Here is the pattern I use. I've caught 4 this tear on the fly and casted at many more. They don't always eat, but they do from time to time

http://marshflyusa.com/journal/2015/4/13/the-texas-permit


----------



## sjrobin (Jul 13, 2015)

Capt. Eli Whidden said:


> I've had success using some of my micro bonefish flies. The best being a dark olive micro Kwan style fly tied on a SL45 size 10. One of my favorites for super finicky tailing bonefish. Believe it or not, but this fly has takin bonefish well over 10lbs. Sorry, no picture. Lol.
> 
> The hardest part is getting the hook set. I've found it's best to watch your line vs the fish. There take is so subtle. Try to keep the fly moving slowly. Really slow. They may nimble a bunch before they actually commit. Go for a light strip strike. That way, you don't pull the fly to far away if you've missed. And, the fish will likely dart right back up to the fly again.
> 
> Think small and dark colored. May take a dozen attempts to dial it in. And, even then, the suckers are tough to fool.

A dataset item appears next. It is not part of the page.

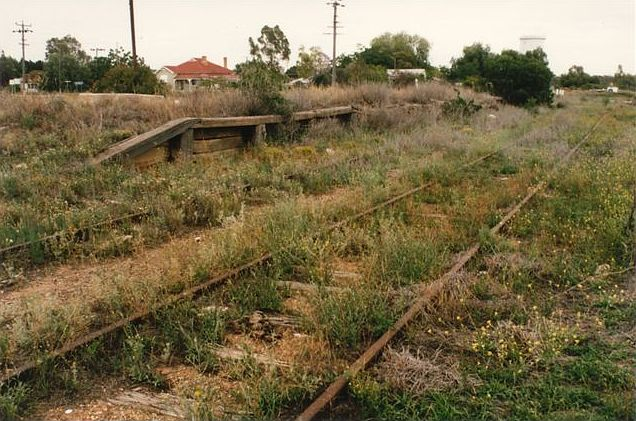The remains of the passenger platform, looking north.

X2 Small dark flies that look like sea grass or moss green. I have only tried to target them once only because I stumbled on some kind of spawn in early spring. I think we caught six that day. There is a good fly example in Texas Saltwater Classics by Greg Berlocher 2001. The only sheepshead fly in the book is called a green weenie. It works. The tyer, Les Lehman, and his fishing partner landed thirty sheepshead in a weekend using his fly. He opens the hook a little for better hook sets.


----------



## NoeSmyrnaBch (Aug 19, 2013)

My buddy snagged one on our last trip. We knew they were in the area, but this was a surprise take. His first, and first fish on his new reel. It ate a small black/purple kwan looking fly. Pretty cool


----------



## Backwater (Dec 14, 2014)

2 of the main crabs they eat down here in Fla. that are black, are rock crabs and mangrove crabs. So I can see why he ate it! The kwans resemble crabs swimming sideways and can look like a shrimp, depending on which direction you look at it. I tie a dark crab that they eat as well.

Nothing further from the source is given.